Is skin biopsy a predictor of transition to symptomatic HIV neuropathy? A longitudinal study.Neurology. 2006 Mar 28; 66(6):857-61.Neur
To investigate whether serially assessed epidermal nerve fiber (ENF) density and quantitative sensory thresholds (QSTs) are associated with the clinical transition from HIV infection with no neuropathy or asymptomatic neuropathy to symptomatic distal sensory neuropathy (SDSP).
Identifying predictors of transition to SDSP would enable identification of subjects at enhanced risk for development of HIV-SDSP and facilitate intervention studies with the ultimate goal of disease prevention. Asymptomatic signs of sensory dysfunction in the feet have been shown to be weakly predictive of SDSP; however, bedside evaluation of small sensory fibers is limited. Abnormality of these fibers may play an important role in the genesis of SDSP.
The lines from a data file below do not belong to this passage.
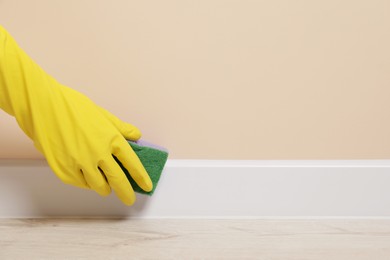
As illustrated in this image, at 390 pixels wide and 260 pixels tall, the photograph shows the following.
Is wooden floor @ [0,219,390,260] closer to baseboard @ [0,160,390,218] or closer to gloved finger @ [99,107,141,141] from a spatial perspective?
baseboard @ [0,160,390,218]

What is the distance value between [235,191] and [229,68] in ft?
0.75

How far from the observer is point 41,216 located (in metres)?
1.00

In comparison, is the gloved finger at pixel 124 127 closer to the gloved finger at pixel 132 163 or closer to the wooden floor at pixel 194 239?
the gloved finger at pixel 132 163

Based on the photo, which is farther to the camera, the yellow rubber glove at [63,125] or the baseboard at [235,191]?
the baseboard at [235,191]

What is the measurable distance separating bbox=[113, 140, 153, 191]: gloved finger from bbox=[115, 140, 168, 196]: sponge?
0.7 inches

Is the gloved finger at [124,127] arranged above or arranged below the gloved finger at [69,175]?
above

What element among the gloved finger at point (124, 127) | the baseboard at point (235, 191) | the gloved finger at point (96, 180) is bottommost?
the baseboard at point (235, 191)

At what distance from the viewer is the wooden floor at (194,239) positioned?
84 cm

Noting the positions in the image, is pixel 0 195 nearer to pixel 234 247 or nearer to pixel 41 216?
pixel 41 216

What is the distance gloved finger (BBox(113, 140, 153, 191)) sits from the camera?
→ 86 cm

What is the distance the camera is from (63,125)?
0.84m

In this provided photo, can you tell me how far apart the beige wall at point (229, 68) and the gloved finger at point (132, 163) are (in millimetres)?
122

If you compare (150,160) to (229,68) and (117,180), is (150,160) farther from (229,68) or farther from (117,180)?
(229,68)

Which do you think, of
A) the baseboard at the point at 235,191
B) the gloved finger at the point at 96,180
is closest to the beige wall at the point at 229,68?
the baseboard at the point at 235,191
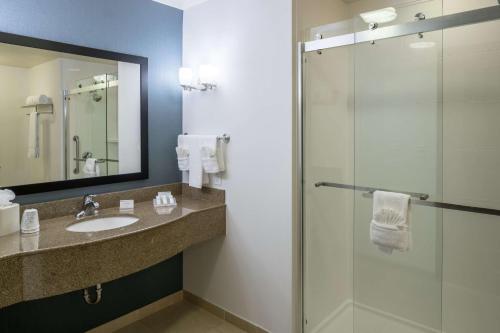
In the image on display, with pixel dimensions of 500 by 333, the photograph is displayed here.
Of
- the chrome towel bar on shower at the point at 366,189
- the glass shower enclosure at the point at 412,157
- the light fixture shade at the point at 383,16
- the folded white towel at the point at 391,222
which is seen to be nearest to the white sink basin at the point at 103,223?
the glass shower enclosure at the point at 412,157

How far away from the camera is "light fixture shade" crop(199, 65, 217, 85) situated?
2480 millimetres

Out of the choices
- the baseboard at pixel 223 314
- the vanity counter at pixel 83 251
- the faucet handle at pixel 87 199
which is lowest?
the baseboard at pixel 223 314

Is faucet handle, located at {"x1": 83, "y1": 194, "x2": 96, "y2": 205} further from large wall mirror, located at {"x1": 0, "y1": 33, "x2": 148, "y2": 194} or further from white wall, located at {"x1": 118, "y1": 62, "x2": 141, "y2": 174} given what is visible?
white wall, located at {"x1": 118, "y1": 62, "x2": 141, "y2": 174}

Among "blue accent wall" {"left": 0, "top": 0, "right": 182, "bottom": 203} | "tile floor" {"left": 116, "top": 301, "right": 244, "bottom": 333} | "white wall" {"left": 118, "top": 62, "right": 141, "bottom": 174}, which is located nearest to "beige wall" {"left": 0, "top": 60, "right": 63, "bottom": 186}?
"blue accent wall" {"left": 0, "top": 0, "right": 182, "bottom": 203}

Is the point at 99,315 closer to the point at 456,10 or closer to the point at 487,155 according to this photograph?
the point at 487,155

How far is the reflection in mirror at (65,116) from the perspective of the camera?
1951mm

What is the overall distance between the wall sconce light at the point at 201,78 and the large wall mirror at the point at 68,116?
0.29 metres

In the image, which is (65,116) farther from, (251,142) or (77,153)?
(251,142)

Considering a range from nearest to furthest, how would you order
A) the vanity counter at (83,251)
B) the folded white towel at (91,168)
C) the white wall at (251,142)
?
the vanity counter at (83,251) < the white wall at (251,142) < the folded white towel at (91,168)

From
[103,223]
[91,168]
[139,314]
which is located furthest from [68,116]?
[139,314]

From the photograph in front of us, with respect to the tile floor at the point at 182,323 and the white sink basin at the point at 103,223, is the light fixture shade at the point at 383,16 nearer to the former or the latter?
the white sink basin at the point at 103,223

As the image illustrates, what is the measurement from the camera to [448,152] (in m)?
2.09

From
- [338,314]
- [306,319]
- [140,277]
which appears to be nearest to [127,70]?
[140,277]

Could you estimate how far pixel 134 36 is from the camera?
8.20 ft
Fifty-eight HIV-infected subjects underwent serial clinical, virologic, immunologic, skin biopsy, and QST assessments. Cox proportional hazards modeling was used to examine the associations of serial ENF density and QST assessments with the risk of development of SDSP among the subset of 26 subjects who had asymptomatic or no neuropathy at study entry.
Median follow-up was 2.9 years (range 6 months to 4.5 years) during which 19 of 26 subjects transitioned to SDSP. Using a model where ENF density and QST measures from the study visit before potential transition were examined, a lower leg ENF density, a higher cooling threshold, and a higher heat pain threshold for minimal pain (HP 0.5) were associated with a greater risk of SDSP in univariate analyses. In multiple regression analyses, leg ENF density but not QST measures were significantly associated with SDSP. A leg ENF density of 10 fibers/mm or less conferred a 14-fold greater risk of SDSP than a leg ENF density greater than 10 fibers/mm.
Measures of small sensory fibers (leg epidermal nerve fiber density, cooling and heat pain thresholds) seem to be associated with transition to symptomatic HIV-associated distal sensory neuropathy 6 to 12 months later.